Lambert Courtois (/fr/; also Courtoys, Curtois) (c.1520 – after 1583) was a French composer, trombonist, and singer of the late Renaissance, active in Italy and Ragusa.

Details of his early life are sparse. Originally from France, he came to Italy most likely during the 1540s, as several music prints there refer to someone of his name. By 1550 he was in Rome, where he performed at the church of San Marcello during Easter Week. He briefly directed the Accademia Filarmonica di Verona after their previous maestro di musica, Vincenzo Ruffo, was discharged for being negligent in his duties. Courtois only served for several months in early 1553. In May he went to Ragusa, modern-day Dubrovnik, as a trombonist in the court wind band. He remained there until 1570. Three further posts are known: a three-year stint in Udine lasting until 1573, and similar posts in Treviso (1578–79) and Vicenza (1582-83). Nothing further is known of his life after his employment in Vicenza.

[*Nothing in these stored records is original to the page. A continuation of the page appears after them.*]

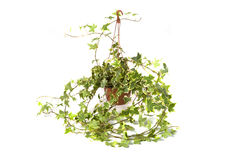 Hedera Helix gemegd Stock Images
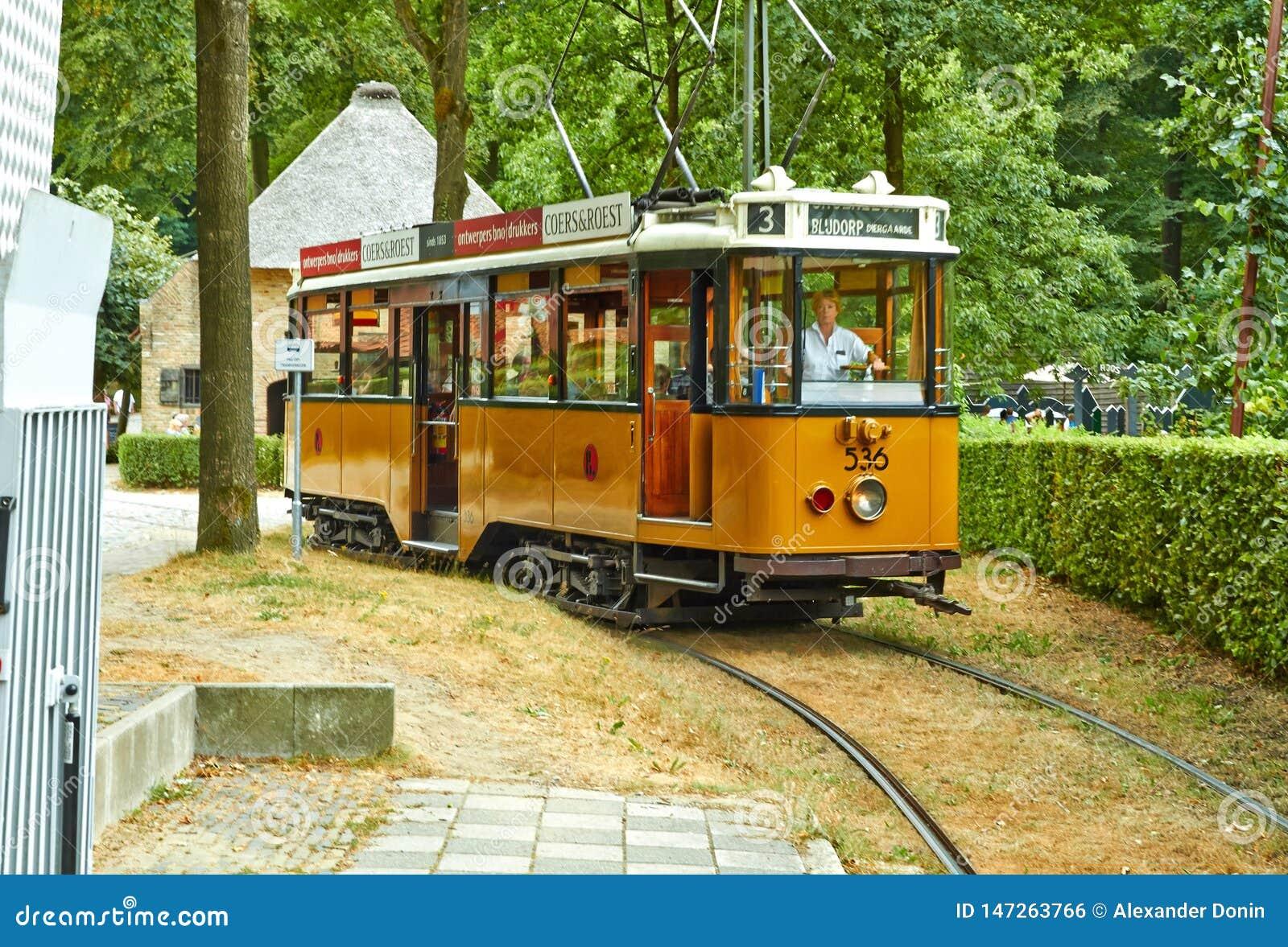 Tranvía en el parque del verano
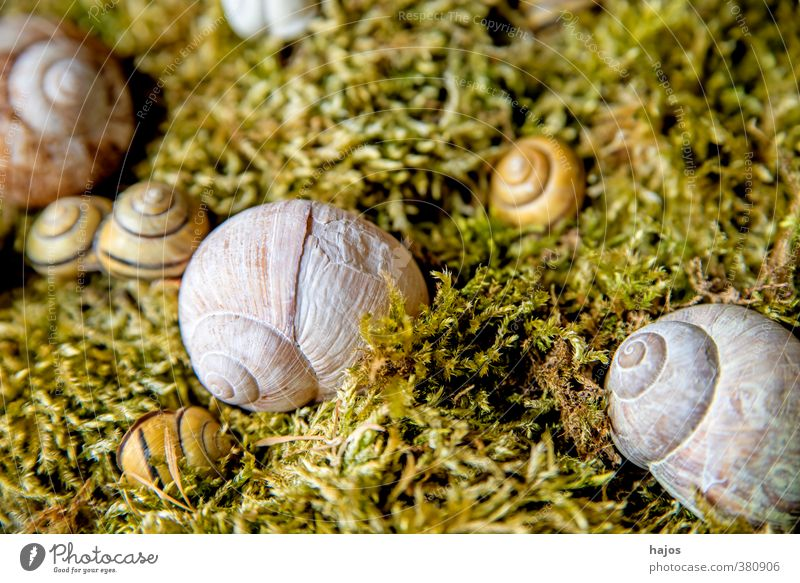 snail shell Calm Meditation Decoration Nature Moss Animal Wild animal Simple Gray Snail shell Crumpet snails Spiral amass Collection silent Still Life Fragile
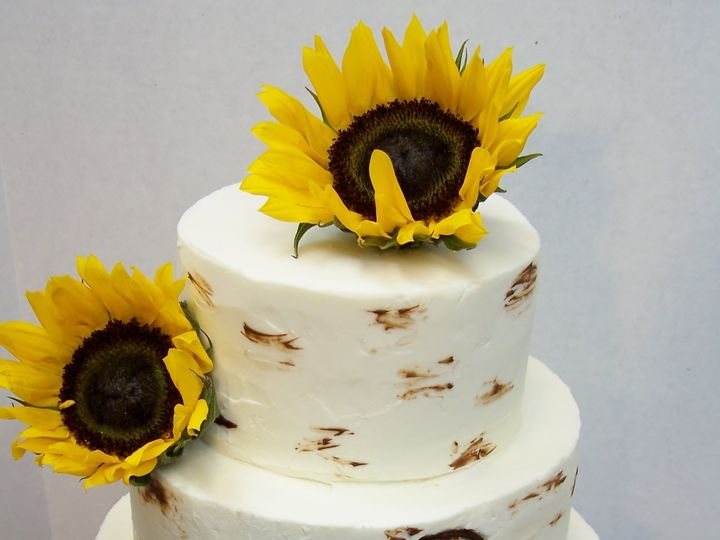 Tmx Birch Bark And Sunflower2 51 933913 Wellfleet wedding cake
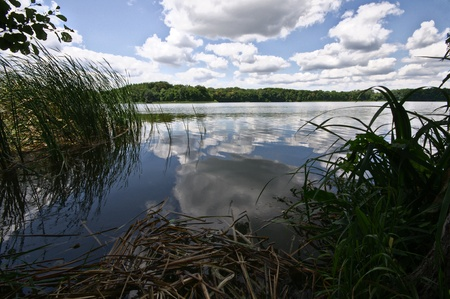 Forest lake under blue cloudy sky  Stock Photo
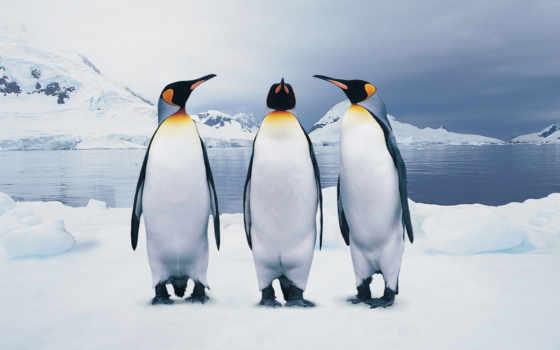 пингвина, есть, пингвинов, колени, ли, пингвин, мар, пингвины,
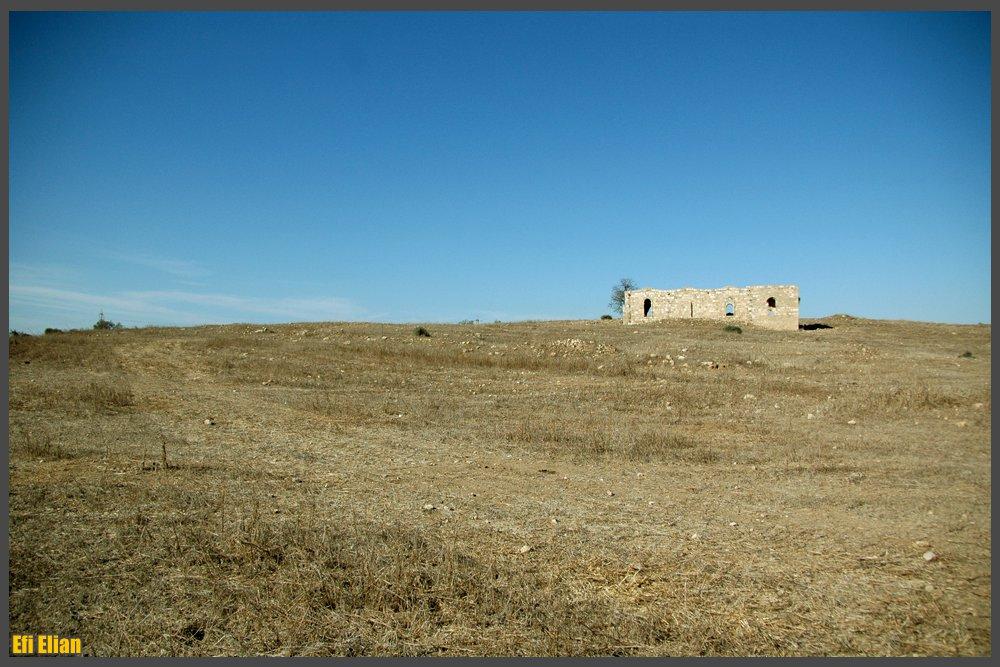 מראה כללי של השטח וחלקו הדרומי של מסגד סלמאן אל פארס - צילום: אפי אליאן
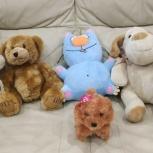 Медвежата, собачки,котики, Новосибирск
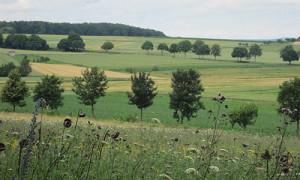 Naturpark Habichtswald_IDippel_H1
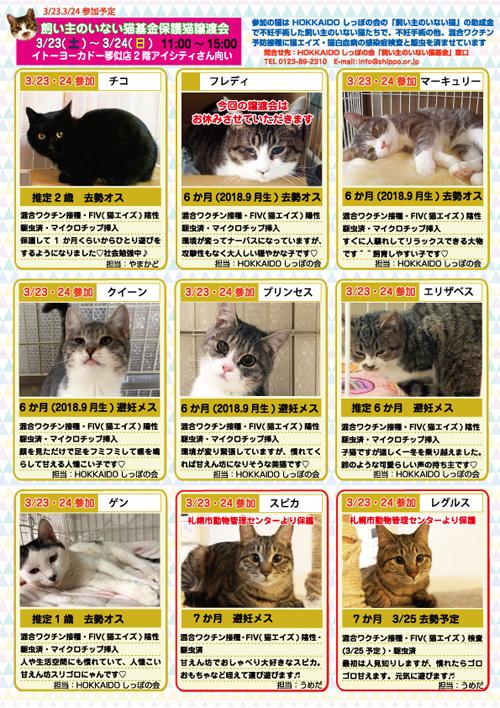 参加猫エントリー表2hp.jpg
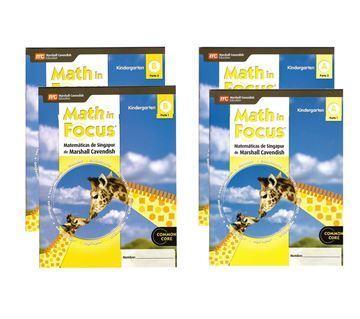 Imagen de MATH IN FOCUS A y B (ENG)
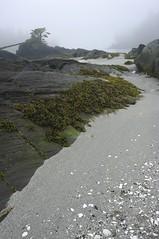Lucy Island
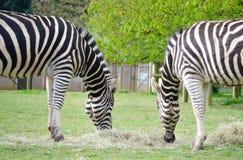 Twee Zebras die hetzelfde hooi in een het wildpark smakken Royalty-vrije Stock Afbeeldingen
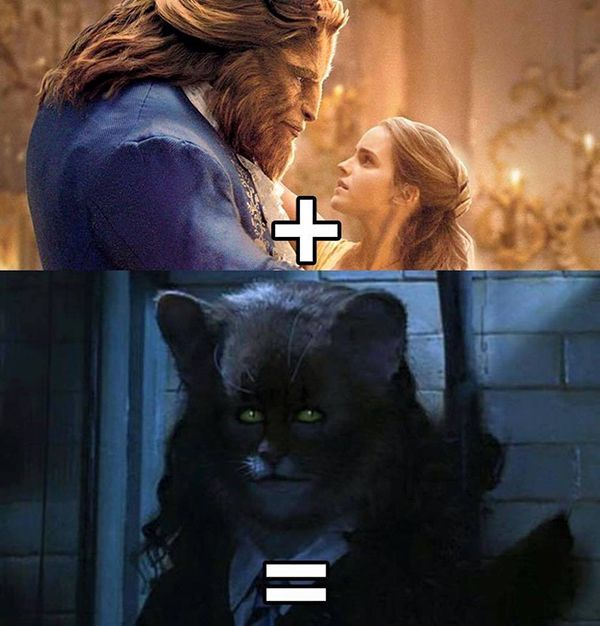 47-best-disney-memes-bbeauty-and-the-beast-harry-potter-copy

Of Courtois's works, one book of madrigals for five voices (1580) and a handful of works printed in other anthologies survive. Two of the separate works are motets, written in the early 1540s, and attributed to "Lamberto", who was most likely the composer. The book of madrigals is dedicated to three aristocrats of Ragusa, who were likely students of the composer during his time in that city.

Courtois left family behind in Ragusa, including a son and grandson who were also musicians.